The same day, I got an email from a grad school mentor informing me that zhe has managed to overextend hirself for the foreseeable future and will be unable to write the rec letter zhe promised me not even a month ago. A rec letter that, as I tried to explain to hir, has basically already been written (by hir own hand), and would simply need to be readdressed to a new committee.
Add to this epic failure of time management the fact that I emailed my adviser about the same rec issue more than a month ago and have yet to hear back from hir. Strike two.
The only long-term mentor I've been able to count on has, in fact, been carrying on a torrid affair with a former grad student (creating the department's most scandalous open secret), so my professional trust has been severely curtailed by personal disgust.

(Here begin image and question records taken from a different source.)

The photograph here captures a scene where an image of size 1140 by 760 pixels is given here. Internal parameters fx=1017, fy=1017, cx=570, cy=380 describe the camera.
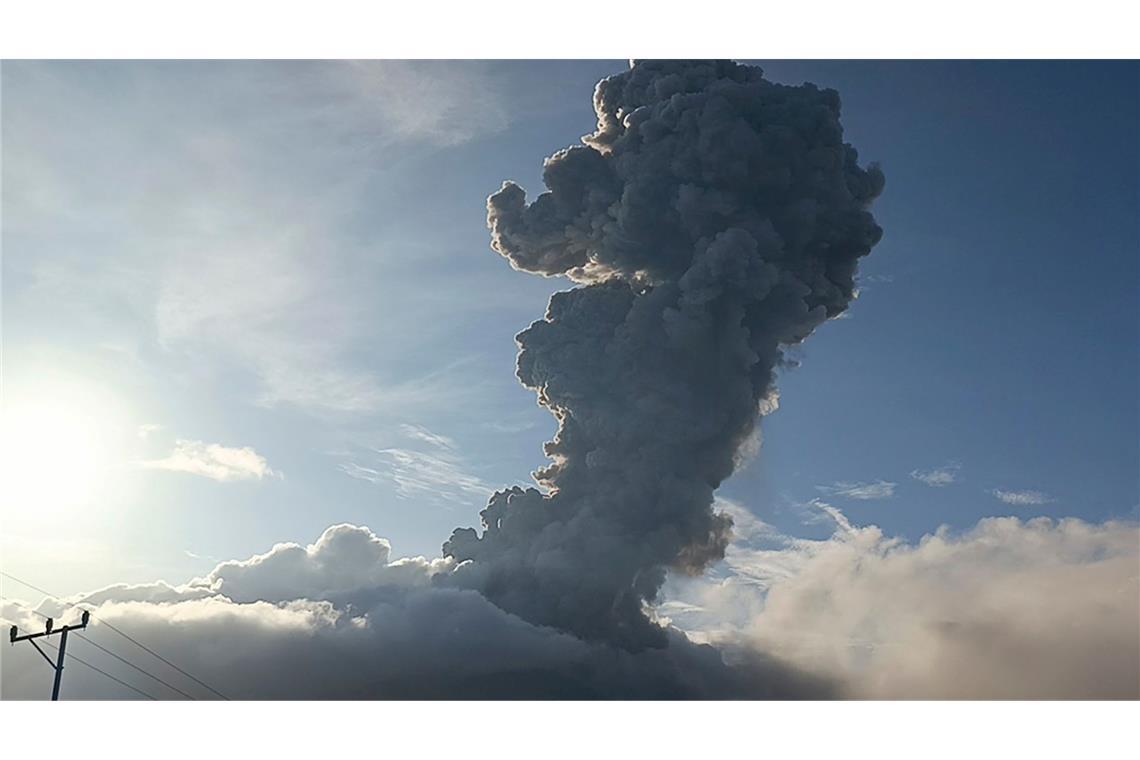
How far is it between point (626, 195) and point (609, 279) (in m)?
9.17

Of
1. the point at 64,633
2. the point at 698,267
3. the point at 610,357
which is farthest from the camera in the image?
the point at 610,357

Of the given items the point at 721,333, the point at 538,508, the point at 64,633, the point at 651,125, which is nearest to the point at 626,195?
the point at 651,125

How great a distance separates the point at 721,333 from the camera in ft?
239

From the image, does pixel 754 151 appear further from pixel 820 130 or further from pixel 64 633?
pixel 64 633

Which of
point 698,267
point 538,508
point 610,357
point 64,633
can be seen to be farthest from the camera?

Times like these make me wish CM weren't pseudonymous, so I could request a recommendation from Cal. Or Leslie. Or Stella. Or Strelly, as long he promises not to blow up my school in return for the favor. Really, I'm open to mentoring from whoever won't magically turn into a flake as soon as I ask for a goddamn letter. And, seriously, the CM gang collectively does more for my professional morale than any of the actual or would-be mentors I've ever met.
But, alas, my friends, I know this solution amounts to an impossible dream (as does my idea to reach a cattle prod across the ocean and buzz some sense into these supposed role models). And so, in my effort to combat the negativity of these mentor-flakes, I humbly submit this Early Thirsty:
Q: Have you ever been contacted (more or less) out of the blue for a letter of recommendation, or some other mentor-like duty? What would persuade you to accept such a request from someone you might have met only once, or know of but don't really know well?